The following year, commandos rowed boats to the Beirut beach and proceeded to kill top leaders of Black September, the Palestinian group that carried out the massacre of 11 members of the Israeli delegation to the 1972 Munich Olympics. The soldiers were dressed as civilians. Shorter soldiers, like Barak, were disguised as women.
The unit is believed to have later carried out similar assassinations and kidnappings of other wanted men, including the 1988 killing of Abu Jihad, a senior figure in the Palestine Liberation Organization, in a naval commando operation on the shores of Tunisia.
Sayeret Matkal has also had its fiascos, notably a 1992 training accident in which five soldiers were killed during a drill reportedly preparing for a possible assassination attempt on Iraqi leader Saddam Hussein.

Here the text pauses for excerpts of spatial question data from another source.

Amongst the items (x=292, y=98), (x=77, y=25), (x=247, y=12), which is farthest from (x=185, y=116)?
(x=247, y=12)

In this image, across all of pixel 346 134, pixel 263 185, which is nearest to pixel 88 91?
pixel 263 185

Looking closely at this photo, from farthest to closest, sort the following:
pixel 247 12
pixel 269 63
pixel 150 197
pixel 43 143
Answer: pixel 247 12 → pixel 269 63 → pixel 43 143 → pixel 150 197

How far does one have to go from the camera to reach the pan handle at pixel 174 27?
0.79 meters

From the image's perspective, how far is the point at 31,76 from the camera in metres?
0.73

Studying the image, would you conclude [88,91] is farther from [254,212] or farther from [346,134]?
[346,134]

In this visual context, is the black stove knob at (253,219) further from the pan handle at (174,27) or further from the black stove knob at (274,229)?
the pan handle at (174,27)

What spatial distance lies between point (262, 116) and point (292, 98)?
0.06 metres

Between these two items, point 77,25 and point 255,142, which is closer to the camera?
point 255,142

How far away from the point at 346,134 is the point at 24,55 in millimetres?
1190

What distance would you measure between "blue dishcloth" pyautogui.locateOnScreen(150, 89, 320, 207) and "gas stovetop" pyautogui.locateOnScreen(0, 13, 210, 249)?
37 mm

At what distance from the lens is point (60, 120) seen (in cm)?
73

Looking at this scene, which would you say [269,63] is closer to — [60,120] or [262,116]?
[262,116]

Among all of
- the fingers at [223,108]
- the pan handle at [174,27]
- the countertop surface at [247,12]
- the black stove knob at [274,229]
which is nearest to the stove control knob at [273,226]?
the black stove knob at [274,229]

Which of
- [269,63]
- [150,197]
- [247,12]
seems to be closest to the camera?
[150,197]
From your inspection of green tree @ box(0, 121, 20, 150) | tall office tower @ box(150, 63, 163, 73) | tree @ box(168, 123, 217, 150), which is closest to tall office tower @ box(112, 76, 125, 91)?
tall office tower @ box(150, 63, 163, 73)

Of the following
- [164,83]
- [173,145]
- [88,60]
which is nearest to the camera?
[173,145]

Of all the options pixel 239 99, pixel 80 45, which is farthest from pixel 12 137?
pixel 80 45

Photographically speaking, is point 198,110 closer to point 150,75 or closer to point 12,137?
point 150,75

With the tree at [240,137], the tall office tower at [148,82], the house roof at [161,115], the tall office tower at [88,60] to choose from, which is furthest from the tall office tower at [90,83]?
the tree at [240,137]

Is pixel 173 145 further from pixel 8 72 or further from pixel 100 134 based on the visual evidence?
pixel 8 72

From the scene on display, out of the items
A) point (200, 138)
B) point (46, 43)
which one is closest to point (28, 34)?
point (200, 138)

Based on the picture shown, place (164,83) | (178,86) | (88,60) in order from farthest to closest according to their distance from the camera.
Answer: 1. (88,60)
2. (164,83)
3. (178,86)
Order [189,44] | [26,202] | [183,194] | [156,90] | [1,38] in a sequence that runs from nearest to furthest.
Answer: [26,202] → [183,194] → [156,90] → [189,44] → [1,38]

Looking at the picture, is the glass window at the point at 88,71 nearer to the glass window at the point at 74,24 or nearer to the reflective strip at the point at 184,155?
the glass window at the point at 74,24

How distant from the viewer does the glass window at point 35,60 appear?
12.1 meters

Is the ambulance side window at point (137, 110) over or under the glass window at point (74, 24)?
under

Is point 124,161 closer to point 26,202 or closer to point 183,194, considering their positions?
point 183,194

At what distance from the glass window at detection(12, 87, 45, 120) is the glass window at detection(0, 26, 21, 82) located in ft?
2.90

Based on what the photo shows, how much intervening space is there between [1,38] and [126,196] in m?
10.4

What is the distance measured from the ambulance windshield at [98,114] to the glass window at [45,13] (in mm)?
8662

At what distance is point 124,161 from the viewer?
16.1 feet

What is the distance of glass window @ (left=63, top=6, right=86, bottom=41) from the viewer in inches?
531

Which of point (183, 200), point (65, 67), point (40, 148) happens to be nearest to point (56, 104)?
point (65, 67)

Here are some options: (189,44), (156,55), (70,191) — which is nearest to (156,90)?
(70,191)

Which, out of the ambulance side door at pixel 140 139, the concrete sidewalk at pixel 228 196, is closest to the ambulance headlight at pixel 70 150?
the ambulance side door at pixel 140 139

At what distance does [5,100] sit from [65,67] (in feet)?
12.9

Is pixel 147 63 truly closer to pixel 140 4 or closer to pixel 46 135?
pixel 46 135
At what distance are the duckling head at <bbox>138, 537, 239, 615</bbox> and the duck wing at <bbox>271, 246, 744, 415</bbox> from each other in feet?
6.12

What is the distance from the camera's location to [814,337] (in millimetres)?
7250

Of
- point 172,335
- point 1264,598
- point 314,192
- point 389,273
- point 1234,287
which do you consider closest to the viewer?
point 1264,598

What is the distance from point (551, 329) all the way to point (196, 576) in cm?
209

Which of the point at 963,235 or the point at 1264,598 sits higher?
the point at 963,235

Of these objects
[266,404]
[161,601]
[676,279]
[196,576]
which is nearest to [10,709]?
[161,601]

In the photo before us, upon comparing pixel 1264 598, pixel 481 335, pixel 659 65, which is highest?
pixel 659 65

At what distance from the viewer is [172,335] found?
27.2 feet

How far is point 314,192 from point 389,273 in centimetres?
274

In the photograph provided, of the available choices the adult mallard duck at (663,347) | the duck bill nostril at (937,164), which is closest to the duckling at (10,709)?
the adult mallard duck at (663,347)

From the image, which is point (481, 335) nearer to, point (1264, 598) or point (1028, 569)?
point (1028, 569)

Candidates go through a rigorous selection process that includes psychological profiling and intense physical challenges. Only a few dozen are chosen each year and their basic training lasts 20 months. They earn their red beret after a grueling 120-kilometer (75-mile) march and then embark on specialized training that includes advanced navigation, weapons training, a sniper’s course and camouflage, according to the army website.
Known in Israel simply as “the unit,” only a few hundred serve in it at any given time. The prime minister sometimes stops by headquarters for a visit to hear about their exploits.
“A huge part of the brand is its secrecy. No one really knows exactly what they do there,” said Ofer Shelah, a military analyst.
Being a member of this prestigious club grants access to high society and an old-boys club that can open doors in the military, the business world and politics. “Israeli politics is based on loyalties, friends promoting friends,” Shelah said.
Unit fighters have gone on to become prime ministers, security service bosses, military chiefs, generals, lawmakers and wealthy businessmen.
At a ceremony last week marking Dichter’s appointment the minister who would oversee civil defense if there is war with Iran, Barak spoke about their 40-year history together and how they’ve crossed paths in secret missions.
“I’m convinced you will bring to the job all the experience you have amassed over the years,” Barak said.
Shelah countered that career soldiers were often “the least qualified to lead political systems.”
“Their military jobs are not built on agreements, on open dialogue, on accepting the opinions of others or considering public opinion. Politics is all about that,” he said.
Social psychologist Eyal Efrati, a retired colonel who once headed the military’s behavioral science department, said the unit’s prominence has more to do with Israeli society than the characteristics of the soldiers.
“We have this yearning for these people to lead us like they lead us in the army,” he said. “It is important for us to hold on to this so that we can feel that no matter what happens, there will be someone to protect us.”